Start of MATERIAL FOR THIS TASK

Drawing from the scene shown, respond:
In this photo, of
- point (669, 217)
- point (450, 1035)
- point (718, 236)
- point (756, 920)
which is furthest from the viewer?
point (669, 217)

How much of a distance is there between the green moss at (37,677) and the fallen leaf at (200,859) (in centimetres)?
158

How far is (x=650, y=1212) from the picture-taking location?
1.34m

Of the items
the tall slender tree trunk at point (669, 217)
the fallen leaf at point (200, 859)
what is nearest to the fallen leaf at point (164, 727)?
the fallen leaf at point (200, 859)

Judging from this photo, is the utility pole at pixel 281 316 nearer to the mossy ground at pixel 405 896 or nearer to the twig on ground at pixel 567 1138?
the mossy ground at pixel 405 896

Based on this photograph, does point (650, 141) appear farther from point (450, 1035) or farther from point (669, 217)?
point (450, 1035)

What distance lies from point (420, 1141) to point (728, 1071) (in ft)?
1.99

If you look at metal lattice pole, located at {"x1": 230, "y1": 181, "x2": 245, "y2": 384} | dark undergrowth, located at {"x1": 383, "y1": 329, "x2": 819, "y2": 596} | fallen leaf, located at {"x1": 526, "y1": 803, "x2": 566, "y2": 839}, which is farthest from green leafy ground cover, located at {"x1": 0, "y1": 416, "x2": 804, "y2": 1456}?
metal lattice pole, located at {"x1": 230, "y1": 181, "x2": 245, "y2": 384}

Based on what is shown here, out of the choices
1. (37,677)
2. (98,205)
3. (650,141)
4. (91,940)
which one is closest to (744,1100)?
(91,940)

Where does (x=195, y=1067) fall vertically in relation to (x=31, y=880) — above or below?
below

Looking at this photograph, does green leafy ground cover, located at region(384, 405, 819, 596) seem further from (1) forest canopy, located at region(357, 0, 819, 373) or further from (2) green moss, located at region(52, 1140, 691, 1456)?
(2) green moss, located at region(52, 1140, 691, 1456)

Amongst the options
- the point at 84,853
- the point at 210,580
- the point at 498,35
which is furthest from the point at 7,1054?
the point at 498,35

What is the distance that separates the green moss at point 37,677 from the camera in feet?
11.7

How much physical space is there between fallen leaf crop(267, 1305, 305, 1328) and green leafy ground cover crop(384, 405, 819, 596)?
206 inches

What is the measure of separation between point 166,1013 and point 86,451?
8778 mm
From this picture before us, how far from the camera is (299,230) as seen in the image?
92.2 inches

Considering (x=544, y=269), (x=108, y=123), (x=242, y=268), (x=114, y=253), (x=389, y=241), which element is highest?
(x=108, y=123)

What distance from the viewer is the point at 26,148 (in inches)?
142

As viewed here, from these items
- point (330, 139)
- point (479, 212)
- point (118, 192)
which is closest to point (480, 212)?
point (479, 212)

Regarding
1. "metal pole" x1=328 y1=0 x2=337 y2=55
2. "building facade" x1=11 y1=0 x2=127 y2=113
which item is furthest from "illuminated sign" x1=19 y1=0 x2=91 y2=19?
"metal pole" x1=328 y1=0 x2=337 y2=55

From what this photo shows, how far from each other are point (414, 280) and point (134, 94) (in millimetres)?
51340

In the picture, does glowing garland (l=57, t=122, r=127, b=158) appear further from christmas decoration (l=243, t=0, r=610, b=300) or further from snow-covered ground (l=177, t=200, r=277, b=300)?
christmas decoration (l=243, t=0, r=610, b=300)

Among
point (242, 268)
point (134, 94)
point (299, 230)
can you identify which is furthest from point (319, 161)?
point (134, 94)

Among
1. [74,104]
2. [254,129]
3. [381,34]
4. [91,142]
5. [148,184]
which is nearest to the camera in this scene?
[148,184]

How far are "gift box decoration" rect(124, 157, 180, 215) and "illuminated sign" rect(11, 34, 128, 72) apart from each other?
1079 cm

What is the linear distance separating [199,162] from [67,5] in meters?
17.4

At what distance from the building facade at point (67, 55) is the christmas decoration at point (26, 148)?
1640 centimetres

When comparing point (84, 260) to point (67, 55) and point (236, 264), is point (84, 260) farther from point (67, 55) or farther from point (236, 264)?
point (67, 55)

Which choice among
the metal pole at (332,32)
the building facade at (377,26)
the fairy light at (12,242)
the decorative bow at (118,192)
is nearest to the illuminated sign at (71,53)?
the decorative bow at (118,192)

End of MATERIAL FOR THIS TASK

**TASK GOAL**. Reproduce the data from the line with "How much physical" up to and including the line with "1640 centimetres", swapping "illuminated sign" for "neon sign" and keeping everything else the same.

**OUTPUT BELOW**.
How much physical space is there between fallen leaf crop(267, 1305, 305, 1328) and green leafy ground cover crop(384, 405, 819, 596)?
206 inches

What is the measure of separation between point 166,1013 and point 86,451?
8778 mm
From this picture before us, how far from the camera is (299,230) as seen in the image?
92.2 inches

Considering (x=544, y=269), (x=108, y=123), (x=242, y=268), (x=114, y=253), (x=389, y=241), which element is highest?
(x=108, y=123)

What distance from the viewer is the point at 26,148 (in inches)?
142

As viewed here, from these items
- point (330, 139)
- point (479, 212)
- point (118, 192)
which is closest to point (480, 212)?
point (479, 212)

Regarding
1. "metal pole" x1=328 y1=0 x2=337 y2=55
2. "building facade" x1=11 y1=0 x2=127 y2=113
which item is furthest from "neon sign" x1=19 y1=0 x2=91 y2=19?
"metal pole" x1=328 y1=0 x2=337 y2=55

From what this photo shows, how far from each other are point (414, 280) and point (134, 94) (in millimetres)?
51340

In the picture, does glowing garland (l=57, t=122, r=127, b=158) appear further from christmas decoration (l=243, t=0, r=610, b=300) or further from snow-covered ground (l=177, t=200, r=277, b=300)?
christmas decoration (l=243, t=0, r=610, b=300)

Among
point (242, 268)
point (134, 94)
point (299, 230)
can you identify which is furthest from point (319, 161)?
point (134, 94)

Among
1. [74,104]
2. [254,129]
3. [381,34]
4. [91,142]
5. [148,184]
which is nearest to the camera in this scene?
[148,184]

How far are "gift box decoration" rect(124, 157, 180, 215) and "neon sign" rect(11, 34, 128, 72) apart from each other?
1079 cm

What is the linear distance separating [199,162] from [67,5] in meters?
17.4

At what distance from the building facade at point (67, 55) is the christmas decoration at point (26, 148)?
1640 centimetres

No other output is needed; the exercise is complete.